The 5.4 and 7.2 HEI point improvements in children’s diet quality for the Keys and Healthy Start studies, respectively indicate the potential for dietary interventions in FCCH. The results from both studies are clinically meaningful as an increase in 5 HEI units predicts a 4–6% decrease in overall mortality [109,110,111] and a 15% decrease in the prevalence of obesity.109110111 Previous research among toddlers outside the childcare setting has shown differences in HEI ranging from 0.09 for every month delay in juice and or sugar sweetened beverage introduction [112,113,114]. In the family-based LAUNCH obesity program, Robson et al. achieved a 7.0 increase in preschooler HEI scores compared with standard care (Robson 2019). In addition, early childcare nutrition policy changes in South Carolina (compared with North Carolina, where no policies were changed) resulted in HEI component changes (whole fruits, total fruits, and lean proteins, but decreased scores for dairy), but not overall HEI change [112].
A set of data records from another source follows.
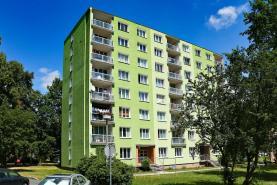 Pronájem, byt 2+1, 50 m², Mariánské Lázně, ul. Hroznatova
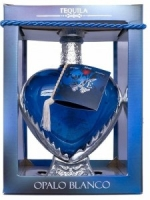 Grand Love Tequila Opalo Blanco (Blue Box)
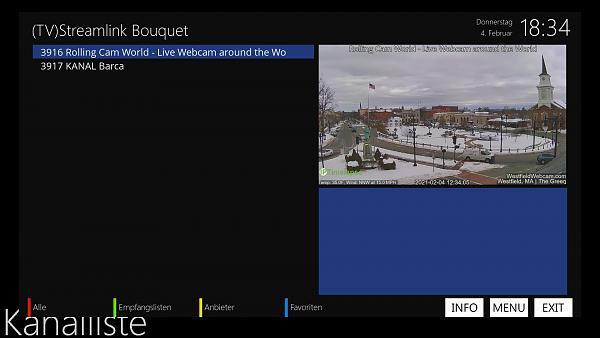 Streamlink[-27], der Nachfolger von Livestreamer-streamlink3.jpg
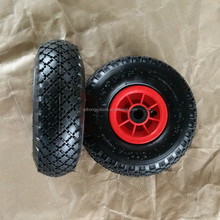 3.00-4 Pneumatic inflatable rubber wheel for Hand Trolley
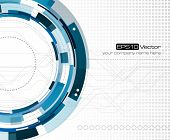 Mechanical abstract background - vector illustration poster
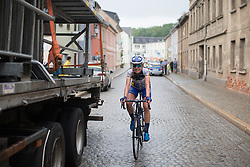 Tayler Wiles (USA) of UnitedHealthcare Cycling Team celebrates winning Stage 5 of the Lotto Thuringen Ladies Tour - a 108.3 km road race, starting and finishing in Greiz on July 17, 2017, in Thuringen, Germany. (Photo by Balint Hamvas/Velofocus.com)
Both the Keys and Healthy Start studies provided technical assistance based on NAP SACC guidelines, but Healthy Start delivered an 8-month intervention using peer support coaches to deliver MI via one visit and 7 telephone calls and provided tailored newsletters and videos, in contrast to the 9-month Keys intervention, which was delivered by paraprofessionals through three workshops, three home visits, and nine phone calls. A recent umbrella review of nutrition interventions in childcare settings found that effective interventions were led primarily by external experts, which may not be cost-effective/sustainable [64]. The support coaches in the Healthy Start study were bilingual trained community health workers selected to have prior childcare experience. They were particularly skilled at developing a rapport with FCCP, well liked and considered very helpful, and are less expensive than employing professionals and paraprofessionals. Thus, community health workers have promise for delivering future interventions in childcare settings including FCCH.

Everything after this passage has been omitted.